Juiz nega participação de suplente

O suplente de Marquinhos, que pode ficar com a vaga, Salah Mohamed Hassan, solicitou intervenção como terceiro interessado, defendendo a invalidade da carta de anuência e requerendo a procedência da ação.

Garcete ressaltou que Salah Mohamed Hassan limitou-se a afirmar sua condição de primeiro suplente, sem juntar qualquer documento apto a demonstrar essa qualidade, e tampouco comprovou permanecer filiado ao PDT, circunstâncias indispensáveis para aferição de eventual interesse jurídico.

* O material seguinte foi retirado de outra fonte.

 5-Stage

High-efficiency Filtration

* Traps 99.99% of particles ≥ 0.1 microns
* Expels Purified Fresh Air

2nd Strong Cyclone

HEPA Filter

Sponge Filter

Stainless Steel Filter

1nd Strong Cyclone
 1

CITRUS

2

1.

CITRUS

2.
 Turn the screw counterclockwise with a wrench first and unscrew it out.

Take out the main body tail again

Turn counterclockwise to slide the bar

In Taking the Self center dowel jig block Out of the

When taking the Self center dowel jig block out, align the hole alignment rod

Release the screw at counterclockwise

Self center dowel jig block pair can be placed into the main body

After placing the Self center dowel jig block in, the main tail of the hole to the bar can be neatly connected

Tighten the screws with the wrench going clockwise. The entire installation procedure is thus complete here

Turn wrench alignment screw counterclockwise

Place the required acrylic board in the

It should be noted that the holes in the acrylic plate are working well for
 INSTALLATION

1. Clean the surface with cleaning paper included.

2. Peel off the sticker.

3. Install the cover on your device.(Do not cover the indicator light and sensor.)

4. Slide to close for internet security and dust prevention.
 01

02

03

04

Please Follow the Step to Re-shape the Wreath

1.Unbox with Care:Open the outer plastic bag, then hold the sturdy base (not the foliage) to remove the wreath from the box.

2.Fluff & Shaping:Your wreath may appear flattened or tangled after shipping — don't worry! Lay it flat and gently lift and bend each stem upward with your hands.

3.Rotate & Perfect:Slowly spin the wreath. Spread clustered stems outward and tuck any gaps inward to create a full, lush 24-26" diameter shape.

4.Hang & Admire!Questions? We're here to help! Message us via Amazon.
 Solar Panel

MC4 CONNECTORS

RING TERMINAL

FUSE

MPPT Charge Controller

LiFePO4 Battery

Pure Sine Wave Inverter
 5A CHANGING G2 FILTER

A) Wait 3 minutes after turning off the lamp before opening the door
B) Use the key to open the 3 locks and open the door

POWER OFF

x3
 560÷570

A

“Mas, ainda que tivesse feito prova de sua condição de suplente, tal fato, por si só, não sinaliza nexo de interdependência com a matéria debatida nos autos. Há, apenas, um potencial interesse de alguém que tem interesse simples no resultado da casa. A permitir-se a amplitude do conceito de assistente em casos tais, qualquer ocupante de mandato ou membro partidário poderia habilitar-se nos autos, ocasionando desnecessária balburdia processual. Desse modo, reconheço e ilegitimidade passiva de Salah Mohamed Hassan para figurar na presente relação jurídico-processual”.